→ ANWEISUNG:
Ändere im Forenbeitrag zur Wago-SPS als Datenlogger bitte „Wago-Starter-Kit“ in „Wago-Einsteigerpaket“ und gib dabei den Abschnitt beginnend mit „Ich habe mich“ und weiter bis einschließlich „extrem gut aus.“ wieder.

→ AUSGEWÄHLTER ABSCHNITT:
# Wago-SPS als Datenlogger betreiben? Starthilfe und Tipps gesucht



## explorer (16 Dezember 2013)

Hallo zusammen,
ich möchte mit einem (vorzugsweise aber nicht zwingend) Wago-Setup einen Prototyp von einer Gebäude-Wärme- und Kälteversorgung mit Solaranlage überwachen. Gibt es da bei jemandem hier Betriebserfahrungen? 
Wo fängt man an - gibt's vielleicht irgendwo Muster, Vorlagen oder andere hilfreiche Hinweise?
Hintergrund: Vorerst und wahrscheinlich dauerhaft ist der Betrieb der SPS nur als Datenlogger für analoge und digitale Eingangssignale von Wärmemengenzählern, Temperaturfühlern u.ä. angedacht. Das ginge sicherlich mit einer PC-Karte von TI auch (hier habe ich etwas Erfahrung), allerdings hat die Umsetzung mit einer SPS den Charme auf einer Hutschiene montierbar zu sein (dh. verschwindet im Schaltkasten), erzeugt nicht unmittelbar Lizenzgebühren und kann ggf. später für Steueraufgaben erweitert werden, sollte dies wider Erwarten nötig werden. Auch hätte man beim Kunden nicht unbedingt einen PC stehen, sondern evtl. nur zusätzlich einen Router oder Einplatinencomputer.

Derzeit fehlt uns über diese Überlegungen hinaus die Erfahrung, würde mich also nicht wundern, wenn es da weitere Ideen zur Umsetzung gibt, die vllt. noch praktikabler sind.
Ich habe mich mit dem Wago-Starter-Kit (750-881, 750-400, 750-501, 750-600) auseinandergesetzt, d.h. einige Beispiele durchgearbeitet zur Programmierung mit codesys und so weit sieht das erstmal extrem gut aus.
Hat jemand Hinweise, wo man am besten anfängt bzw. jetzt weitermacht oder sich weitere Infos beschaffen kann - idealerweise direkt zur Anwendung als Datenlogger? Im Prinzip sind die Aufgaben übersichtlich: analoge Signale aufnehmen, digitale Signale aufnehmen und ggf. Sensoren triggern. Rausschreiben wollen wir dann nur die Rohdaten, d.h. viel zu programmieren wäre vermutlich auch nicht.
Wie Ihr Euch denken könnt, würde ich vor allem gern die üblichen Startprobleme bei solchen Dingen so weit es irgendwie geht vermeiden, die sich ergeben wenn man von der Theorie und einfachen Beispielen zur praktischen Umsetzung und Dauerbetrieb übergeht ;-)

Viele Grüße und schöne Vorweihnachtswoche

explorer


----------



## Wu Fu (16 Dezember 2013)

Hallo und willkommen.

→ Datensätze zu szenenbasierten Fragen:
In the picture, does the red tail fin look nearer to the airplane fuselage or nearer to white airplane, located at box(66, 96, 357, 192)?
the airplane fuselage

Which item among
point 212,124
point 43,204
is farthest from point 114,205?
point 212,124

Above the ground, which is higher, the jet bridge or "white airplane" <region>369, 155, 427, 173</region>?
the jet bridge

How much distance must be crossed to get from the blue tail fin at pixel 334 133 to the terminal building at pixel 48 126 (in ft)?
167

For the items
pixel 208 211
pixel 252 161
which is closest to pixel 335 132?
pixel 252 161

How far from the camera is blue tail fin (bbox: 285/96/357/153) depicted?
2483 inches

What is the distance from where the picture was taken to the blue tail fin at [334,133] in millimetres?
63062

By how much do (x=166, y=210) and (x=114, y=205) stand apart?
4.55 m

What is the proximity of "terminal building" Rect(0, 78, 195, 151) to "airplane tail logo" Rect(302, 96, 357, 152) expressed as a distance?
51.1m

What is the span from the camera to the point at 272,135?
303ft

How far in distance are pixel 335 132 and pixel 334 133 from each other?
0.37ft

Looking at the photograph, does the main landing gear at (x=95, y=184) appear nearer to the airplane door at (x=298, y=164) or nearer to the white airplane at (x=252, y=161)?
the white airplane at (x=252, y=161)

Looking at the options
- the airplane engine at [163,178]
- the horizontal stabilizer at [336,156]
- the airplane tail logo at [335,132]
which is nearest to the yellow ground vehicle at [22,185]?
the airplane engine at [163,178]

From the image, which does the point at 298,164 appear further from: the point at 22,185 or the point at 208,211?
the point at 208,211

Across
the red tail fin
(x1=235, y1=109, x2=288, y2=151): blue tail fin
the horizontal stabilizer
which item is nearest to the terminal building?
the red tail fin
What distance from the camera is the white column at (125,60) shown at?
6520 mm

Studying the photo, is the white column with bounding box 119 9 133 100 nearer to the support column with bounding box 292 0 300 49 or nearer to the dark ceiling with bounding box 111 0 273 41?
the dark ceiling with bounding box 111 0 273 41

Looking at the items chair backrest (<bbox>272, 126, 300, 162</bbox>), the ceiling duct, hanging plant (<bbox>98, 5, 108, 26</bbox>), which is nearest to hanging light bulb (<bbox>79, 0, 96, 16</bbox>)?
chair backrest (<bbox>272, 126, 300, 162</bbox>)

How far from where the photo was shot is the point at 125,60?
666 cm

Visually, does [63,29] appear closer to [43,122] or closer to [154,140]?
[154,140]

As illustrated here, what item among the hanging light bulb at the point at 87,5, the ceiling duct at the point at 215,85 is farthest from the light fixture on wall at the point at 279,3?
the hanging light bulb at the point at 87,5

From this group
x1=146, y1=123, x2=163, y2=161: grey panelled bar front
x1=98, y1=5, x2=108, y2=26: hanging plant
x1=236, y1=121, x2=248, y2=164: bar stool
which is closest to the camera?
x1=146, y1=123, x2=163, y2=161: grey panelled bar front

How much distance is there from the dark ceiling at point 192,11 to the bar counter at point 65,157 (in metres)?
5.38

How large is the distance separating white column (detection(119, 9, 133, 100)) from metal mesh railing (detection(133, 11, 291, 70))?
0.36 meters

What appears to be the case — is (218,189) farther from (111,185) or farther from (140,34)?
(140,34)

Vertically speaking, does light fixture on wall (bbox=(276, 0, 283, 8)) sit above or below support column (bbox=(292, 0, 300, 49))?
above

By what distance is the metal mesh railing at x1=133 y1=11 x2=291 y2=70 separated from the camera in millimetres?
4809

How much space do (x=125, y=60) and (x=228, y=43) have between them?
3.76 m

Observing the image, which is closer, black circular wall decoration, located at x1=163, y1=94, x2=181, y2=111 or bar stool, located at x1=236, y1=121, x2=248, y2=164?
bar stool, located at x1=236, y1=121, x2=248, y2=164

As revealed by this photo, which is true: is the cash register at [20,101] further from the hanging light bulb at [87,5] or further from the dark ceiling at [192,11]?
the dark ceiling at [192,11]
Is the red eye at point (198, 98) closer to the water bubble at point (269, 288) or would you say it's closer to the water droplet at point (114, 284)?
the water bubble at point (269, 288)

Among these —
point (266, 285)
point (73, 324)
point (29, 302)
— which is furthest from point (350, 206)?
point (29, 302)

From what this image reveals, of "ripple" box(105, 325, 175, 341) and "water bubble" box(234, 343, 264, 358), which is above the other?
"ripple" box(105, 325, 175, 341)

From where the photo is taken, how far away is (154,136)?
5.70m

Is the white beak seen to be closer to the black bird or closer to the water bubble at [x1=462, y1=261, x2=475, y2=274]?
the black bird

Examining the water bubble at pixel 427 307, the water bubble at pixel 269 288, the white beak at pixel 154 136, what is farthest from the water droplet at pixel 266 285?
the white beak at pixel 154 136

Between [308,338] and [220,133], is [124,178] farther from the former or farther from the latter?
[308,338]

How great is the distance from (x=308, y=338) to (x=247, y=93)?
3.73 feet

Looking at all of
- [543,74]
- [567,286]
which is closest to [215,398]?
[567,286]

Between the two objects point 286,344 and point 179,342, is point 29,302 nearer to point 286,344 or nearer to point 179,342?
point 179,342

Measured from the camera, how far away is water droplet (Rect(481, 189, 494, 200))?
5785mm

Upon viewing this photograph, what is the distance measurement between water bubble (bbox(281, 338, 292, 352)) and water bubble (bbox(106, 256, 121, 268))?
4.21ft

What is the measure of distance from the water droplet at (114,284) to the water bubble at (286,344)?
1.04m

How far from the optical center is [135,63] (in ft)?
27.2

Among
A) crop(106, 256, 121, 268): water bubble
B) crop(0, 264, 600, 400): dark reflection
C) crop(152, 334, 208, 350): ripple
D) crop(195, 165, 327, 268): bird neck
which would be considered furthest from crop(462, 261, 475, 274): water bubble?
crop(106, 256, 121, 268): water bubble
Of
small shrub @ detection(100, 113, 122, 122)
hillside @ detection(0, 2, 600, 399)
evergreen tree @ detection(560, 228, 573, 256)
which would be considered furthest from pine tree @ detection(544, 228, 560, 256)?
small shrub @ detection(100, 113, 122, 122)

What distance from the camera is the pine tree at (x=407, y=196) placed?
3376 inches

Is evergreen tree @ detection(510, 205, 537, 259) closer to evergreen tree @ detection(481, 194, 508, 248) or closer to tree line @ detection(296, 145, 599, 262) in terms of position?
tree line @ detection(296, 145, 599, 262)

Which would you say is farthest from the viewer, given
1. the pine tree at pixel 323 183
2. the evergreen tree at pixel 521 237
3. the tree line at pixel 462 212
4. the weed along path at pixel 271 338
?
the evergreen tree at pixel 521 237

→ ANTWORT ZUR AUFGABE:
Ich habe mich mit dem Wago-Einsteigerpaket (750-881, 750-400, 750-501, 750-600) auseinandergesetzt, d.h. einige Beispiele durchgearbeitet zur Programmierung mit codesys und so weit sieht das erstmal extrem gut aus.